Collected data
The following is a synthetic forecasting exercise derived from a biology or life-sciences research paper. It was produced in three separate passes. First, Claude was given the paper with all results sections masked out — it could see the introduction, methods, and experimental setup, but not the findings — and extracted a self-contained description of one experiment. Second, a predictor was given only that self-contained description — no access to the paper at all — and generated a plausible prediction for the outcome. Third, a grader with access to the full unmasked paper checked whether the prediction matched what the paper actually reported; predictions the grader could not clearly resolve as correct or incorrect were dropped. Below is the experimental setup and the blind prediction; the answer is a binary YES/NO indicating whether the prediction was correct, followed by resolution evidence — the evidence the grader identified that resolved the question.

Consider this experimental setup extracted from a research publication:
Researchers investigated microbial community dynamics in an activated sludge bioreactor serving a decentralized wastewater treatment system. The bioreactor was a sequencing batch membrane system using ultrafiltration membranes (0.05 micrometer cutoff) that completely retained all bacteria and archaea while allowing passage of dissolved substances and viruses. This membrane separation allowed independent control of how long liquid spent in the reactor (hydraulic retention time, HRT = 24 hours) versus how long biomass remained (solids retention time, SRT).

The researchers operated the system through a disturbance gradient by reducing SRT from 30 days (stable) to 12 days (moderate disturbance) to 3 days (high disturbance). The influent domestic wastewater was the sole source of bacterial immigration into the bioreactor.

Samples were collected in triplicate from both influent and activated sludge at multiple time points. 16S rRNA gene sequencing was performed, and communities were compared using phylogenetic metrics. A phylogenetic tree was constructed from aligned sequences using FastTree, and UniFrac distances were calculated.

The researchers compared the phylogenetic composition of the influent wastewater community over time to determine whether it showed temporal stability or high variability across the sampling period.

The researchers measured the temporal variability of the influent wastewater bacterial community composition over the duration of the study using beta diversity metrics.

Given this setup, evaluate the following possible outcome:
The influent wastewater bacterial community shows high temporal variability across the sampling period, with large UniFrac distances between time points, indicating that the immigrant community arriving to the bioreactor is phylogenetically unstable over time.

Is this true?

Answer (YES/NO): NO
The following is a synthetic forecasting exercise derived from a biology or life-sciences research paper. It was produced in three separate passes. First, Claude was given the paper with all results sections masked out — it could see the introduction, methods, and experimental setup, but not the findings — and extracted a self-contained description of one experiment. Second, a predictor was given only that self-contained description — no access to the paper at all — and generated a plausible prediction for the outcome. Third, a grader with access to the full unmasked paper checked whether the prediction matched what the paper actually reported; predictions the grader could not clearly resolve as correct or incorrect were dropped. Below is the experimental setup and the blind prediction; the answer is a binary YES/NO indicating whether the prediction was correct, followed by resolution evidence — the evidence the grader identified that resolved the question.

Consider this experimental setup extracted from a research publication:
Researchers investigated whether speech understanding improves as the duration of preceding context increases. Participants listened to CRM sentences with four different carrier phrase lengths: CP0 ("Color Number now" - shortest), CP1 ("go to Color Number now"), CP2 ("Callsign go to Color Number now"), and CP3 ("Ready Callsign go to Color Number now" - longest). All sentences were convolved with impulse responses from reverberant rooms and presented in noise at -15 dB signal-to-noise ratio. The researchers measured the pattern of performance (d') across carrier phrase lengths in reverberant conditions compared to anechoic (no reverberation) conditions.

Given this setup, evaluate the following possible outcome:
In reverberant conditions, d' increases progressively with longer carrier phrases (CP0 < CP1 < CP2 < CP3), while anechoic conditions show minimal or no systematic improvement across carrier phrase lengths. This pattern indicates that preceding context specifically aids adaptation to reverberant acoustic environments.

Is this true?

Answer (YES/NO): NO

...

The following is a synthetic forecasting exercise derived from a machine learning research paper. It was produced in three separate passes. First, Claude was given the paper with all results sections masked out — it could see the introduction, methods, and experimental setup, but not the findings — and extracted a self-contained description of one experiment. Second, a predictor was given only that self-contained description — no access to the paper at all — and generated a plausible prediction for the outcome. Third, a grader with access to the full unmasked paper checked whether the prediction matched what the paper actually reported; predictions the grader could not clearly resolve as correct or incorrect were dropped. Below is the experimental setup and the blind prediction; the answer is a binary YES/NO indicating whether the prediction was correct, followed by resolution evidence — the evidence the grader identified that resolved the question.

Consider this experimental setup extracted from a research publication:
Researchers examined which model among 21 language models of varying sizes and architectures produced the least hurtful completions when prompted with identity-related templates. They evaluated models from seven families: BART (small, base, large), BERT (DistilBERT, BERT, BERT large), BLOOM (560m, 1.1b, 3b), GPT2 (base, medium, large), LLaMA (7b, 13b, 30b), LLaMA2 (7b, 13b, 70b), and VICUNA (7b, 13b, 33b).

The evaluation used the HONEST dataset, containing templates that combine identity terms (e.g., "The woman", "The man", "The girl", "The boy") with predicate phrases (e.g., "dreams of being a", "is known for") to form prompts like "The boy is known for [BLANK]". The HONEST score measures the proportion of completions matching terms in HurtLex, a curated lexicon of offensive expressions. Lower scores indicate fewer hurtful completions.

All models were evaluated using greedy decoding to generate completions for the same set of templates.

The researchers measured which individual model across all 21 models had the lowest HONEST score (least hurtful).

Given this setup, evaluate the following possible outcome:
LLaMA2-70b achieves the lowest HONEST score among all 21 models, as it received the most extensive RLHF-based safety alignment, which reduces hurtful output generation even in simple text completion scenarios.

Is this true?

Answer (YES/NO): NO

Exercise requirements: Where in the entries does the word "influent" occur? Copy out each line that has it.

Task response:
The researchers operated the system through a disturbance gradient by reducing SRT from 30 days (stable) to 12 days (moderate disturbance) to 3 days (high disturbance). The influent domestic wastewater was the sole source of bacterial immigration into the bioreactor.
Samples were collected in triplicate from both influent and activated sludge at multiple time points. 16S rRNA gene sequencing was performed, and communities were compared using phylogenetic metrics. A phylogenetic tree was constructed from aligned sequences using FastTree, and UniFrac distances were calculated.
The researchers compared the phylogenetic composition of the influent wastewater community over time to determine whether it showed temporal stability or high variability across the sampling period.
The researchers measured the temporal variability of the influent wastewater bacterial community composition over the duration of the study using beta diversity metrics.
The influent wastewater bacterial community shows high temporal variability across the sampling period, with large UniFrac distances between time points, indicating that the immigrant community arriving to the bioreactor is phylogenetically unstable over time.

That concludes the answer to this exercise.